The man involuntarily does that calculus again, molds a hypothetical world minus his son. He curses himself and his avoidance of pain, the need for his mind to forecast the worst in order to save itself the future shock. How selfish, he thinks. But maybe natural, maybe human nature. The instinct for survival, self-preservation trumps all. He has read about animals in books, male lions eating their young. Maybe they do it out of love. They swallow their own pain and the child’s pain with the child, no more suffering. The cub is in a better place, a place without worry and pain. Inside the father. Dad will swallow all. Broad-shouldered Dad. Nature is a bastard.

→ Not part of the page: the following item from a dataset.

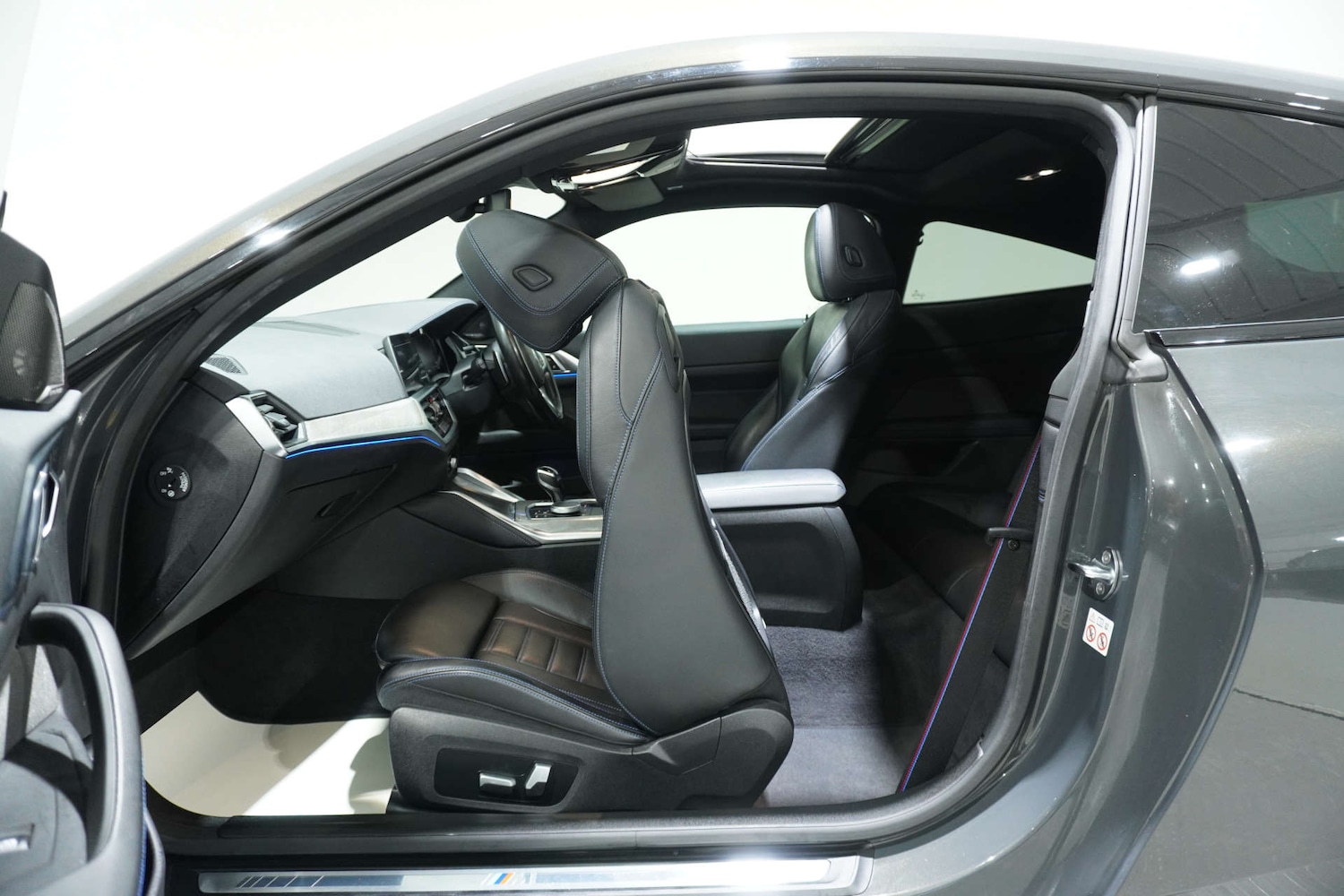 Used BMW 4 Series 2021 for sale - 77080215: Photo 48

But maybe not. He is not a lion. He is a man. Maybe he’s unnatural and cold. His wife looks at him, into him. Is she seeing his world without the boy? Is she seeing that he has killed his son? Is she seeing that she is not in that world either? That there is now a world where he has killed her, too? Does she see me, he wonders, inside me, and that I have too many worlds to trust? He detaches from her, too. Is the marriage over just like that? Yes and no. He doesn’t know. What does he know? He’s sorry, sure, but goddamn her. He doesn’t need the accusations. He hasn’t done anything, he’s just thinking, doing his best. The boy coughs, weaker this time. Giving up? He can hear the demon exulting. Sadistic. Its claws well dug in. The mother grabs the infant from her new husband. The child is unresponsive. His head lolls on a slack neck. “Please,” she pleads like she’s asked before. “Please let’s get him to the hospital.”
OCTOBER 15, 1946
Pesky also hesitated and the Boston Red Sox lost the World Series to the St. Louis Cardinals in seven games.
12.
Ted hadn’t been to Brooklyn since his mom died. He had never once made the drive from the Bronx to Brooklyn, had never traced backward the flow of his life till now-Brooklyn to the Bronx, the Bronx to Brooklyn. Didn’t matter to the Cololla, he meant Corolla. Bertha didn’t like to go anywhere. Ted slid the Dead into his car stereo. “Friend of the Devil,” the second track off American Beauty, released in 1970. He laughed at the thought that his car was a homebody. An old Japanese guy who had just had enough of this fucking country and wasn’t gonna come out of his small backyard garden.